OceanaGold's chief operating officer, Mark Cadzow, yesterday set off by bike from Nelson, intending to ride to Invercargill over the next week - that's about 160km a day.
Over the next two years, he's facing another mega task - overseeing the building of a gold and copper mine in the Philippines.
The company put the mine into "care and maintenance" in 2008 following a spike in capital costs and doubt about whether it could go it alone, without a joint venture partner.
However, with the completion of a new economic and technical study late last year and the prospect of continuing strong gold prices, OceanaGold has pressed the go button on the US$220 million ($286 million) Didipio project which will carve into a hill in the northern Philippines.
The mine has reserves of 1.4 million ounces of gold and, importantly, 170,000 tonnes of copper. Prices for copper have more than tripled since 2008 and are nearing US$10,000 a tonne.
Oceana has not only faced financial hurdles, it has also drawn opposition from indigenous groups and international human rights watchers who said locals were being forced off their land and complained of pollution of the area.
OceanaGold says it has tenure agreements with owners of 80 per cent of the land in hill country the mine is in and says that in the two years the brakes were put on the project, the company has been able to put emphasis on a high level of community relations, environmental compliance and building relations with the local and national government.
Cadzow says there will always be opposition to mining no matter where it is but locals will get most of the 300 to 400 jobs and were already benefiting from a medical centre the company ran in the area.
"For the operations it's a matter of getting that mix of local talent and expats," he said late last year.
The 54-year-old Australian faces numerous two-day journeys from his Dunedin base to the Philippines where the dry Otago heat or biting cold is replaced by extreme humidity at the mine site.
"You go for a swim inside your shirt."
Cadzow has been involved with the New Zealand operations for almost 20 years including overseeing the development of the Reefton open cut and Frasers Underground mines in 2007 and 2008 before taking over the operations role. In the Philippines he will work closely with recently appointed project director Martyn Creaney to gradually introduce the key operating personnel to the Didipio project as it advances through construction and commences commissioning in early 2013.
Cadzow grew up in Charleton, a small town in the Goldfields region of Victoria. He did his training as a metallurgist in what was the Bendigo School of Mines.
He worked for BP for seven years in coal and minerals research during which time he had a number of patents registered.
He did a masters at Swinburne Institute and then went into business that involved refining techniques using coal agglomerates to pick up gold particles during the processing stage. It was work he was able to further put into practice when he took the senior metallurgist job at what was then Macraes Mining Company in 1991.
He adapted Oceana's autoclave processor - a giant pressure cooker to oxidise ore - for local conditions. The resulting recovery rates are seen as key to the company's success and why its autoclave attracts attention from gold mining companies around the world.
During the past 10 years Cadzow has overseen a development boom at Macraes where the pit has been dug deeper, Frasers underground mine has been developed on the Otago site and the Reefton open cut mine was commissioned.
Since 2007, flotation concentrate from the Reefton mine has been transported by rail and road to utilise surplus autoclave capacity at the Macraes site, 80km northwest of Dunedin.
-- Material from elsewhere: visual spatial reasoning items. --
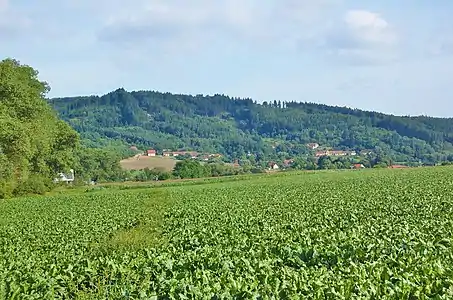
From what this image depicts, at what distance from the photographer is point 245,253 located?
15922 mm

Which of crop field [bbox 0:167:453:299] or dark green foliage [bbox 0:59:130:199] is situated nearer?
crop field [bbox 0:167:453:299]

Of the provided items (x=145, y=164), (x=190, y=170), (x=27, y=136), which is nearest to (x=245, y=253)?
(x=27, y=136)

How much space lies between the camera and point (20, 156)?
58125mm

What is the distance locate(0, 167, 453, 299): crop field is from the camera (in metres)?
10.1

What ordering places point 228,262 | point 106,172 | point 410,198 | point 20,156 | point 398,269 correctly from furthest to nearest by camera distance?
point 106,172 → point 20,156 → point 410,198 → point 228,262 → point 398,269

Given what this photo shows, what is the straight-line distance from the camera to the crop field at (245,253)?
10078 mm

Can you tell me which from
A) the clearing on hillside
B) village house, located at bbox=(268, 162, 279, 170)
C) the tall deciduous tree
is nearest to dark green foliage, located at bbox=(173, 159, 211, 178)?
the clearing on hillside

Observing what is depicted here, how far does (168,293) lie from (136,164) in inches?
6289

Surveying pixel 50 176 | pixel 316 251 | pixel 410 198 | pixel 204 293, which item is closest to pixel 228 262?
pixel 316 251

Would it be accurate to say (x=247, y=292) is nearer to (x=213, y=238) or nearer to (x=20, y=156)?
(x=213, y=238)

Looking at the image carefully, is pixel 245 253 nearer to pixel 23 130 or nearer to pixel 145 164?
pixel 23 130

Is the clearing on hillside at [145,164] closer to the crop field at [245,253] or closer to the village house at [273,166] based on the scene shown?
the village house at [273,166]

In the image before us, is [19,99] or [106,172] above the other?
[19,99]

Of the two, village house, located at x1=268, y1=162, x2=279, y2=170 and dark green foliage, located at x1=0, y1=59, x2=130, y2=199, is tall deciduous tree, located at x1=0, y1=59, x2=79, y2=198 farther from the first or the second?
village house, located at x1=268, y1=162, x2=279, y2=170
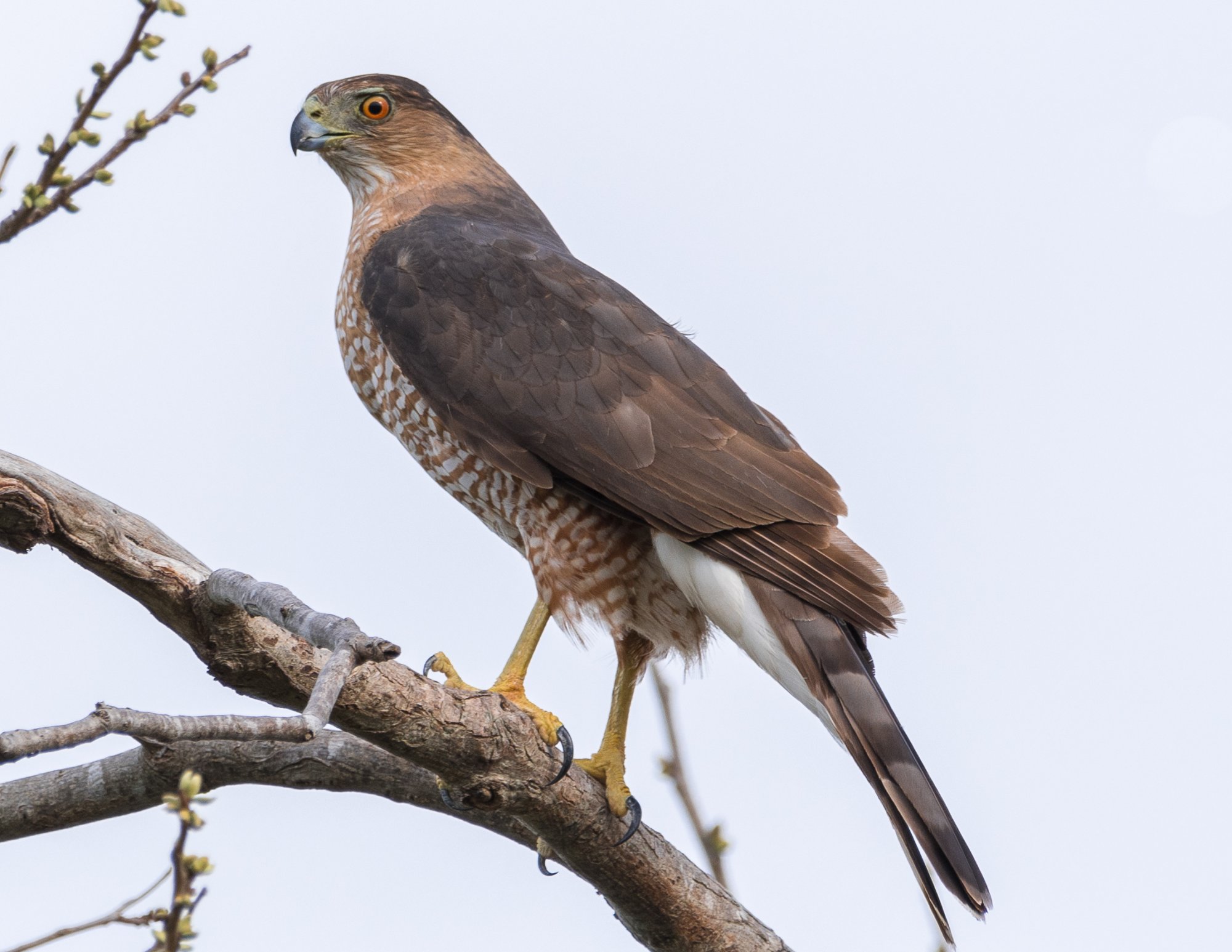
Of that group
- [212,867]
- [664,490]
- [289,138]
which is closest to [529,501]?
[664,490]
They were big projects - Reefton cost $77 million to develop, $55 million was spent on Frasers and the autoclave cost $35 million to upgrade.
Cadzow says the company will spend a further US$140 million on Didipio but will not take its eyes off the ball in New Zealand where it has produced more than three million ounces.
"We've got to maintain the New Zealand assets we've got at the moment, keep up the consistency and organically grow."
It is spending $12 million on exploration a year and last month announced it will extend drilling at Reefton after pleasing results from its exploration programme.
OceanaGold hoped to extend its Globe Progress mine, by either open cast or underground mining, and the open cast Souvenir mine was also being redesigned to increase its reserve after encouraging drilling results.
A Sydney-based resources analyst for Austock, Anna Kassianos, says the signs are positive for Oceana at Reefton.
An update to the Reefton technical report later this month was expected to add to the life of the mine and this was a catalyst for de-risking its operation.
She said that costs are in a "state of flux," with increased mining rates expected to push cast costs to US$667 per ounce of gold but these would normalise with group costs potentially halving for the first full year of Didipio's production in 2013.
At Didipio US$80 million has been spent building the main access road, completing 60 per cent of the bulk earthworks, buying and storing most long lead-time items for the processing plant and partially completing site infrastructure such as offices.
YELLOW v WHITE GOLD
* OceanaGold says its current NZ mines utilise 1110ha which have generated a direct economic contribution of $2.4 million per hectare over the 20 years of operation. According to the company the total dairy industry utilises 2.1-2.2 million hectares and generates an average of $4160 per hectare per annum of economic contribution.
* At this level, the company has calculated it would take dairying 575 years to generate the same amount of economic contribution on the same amount of land that OceanaGold has over the past 20 years.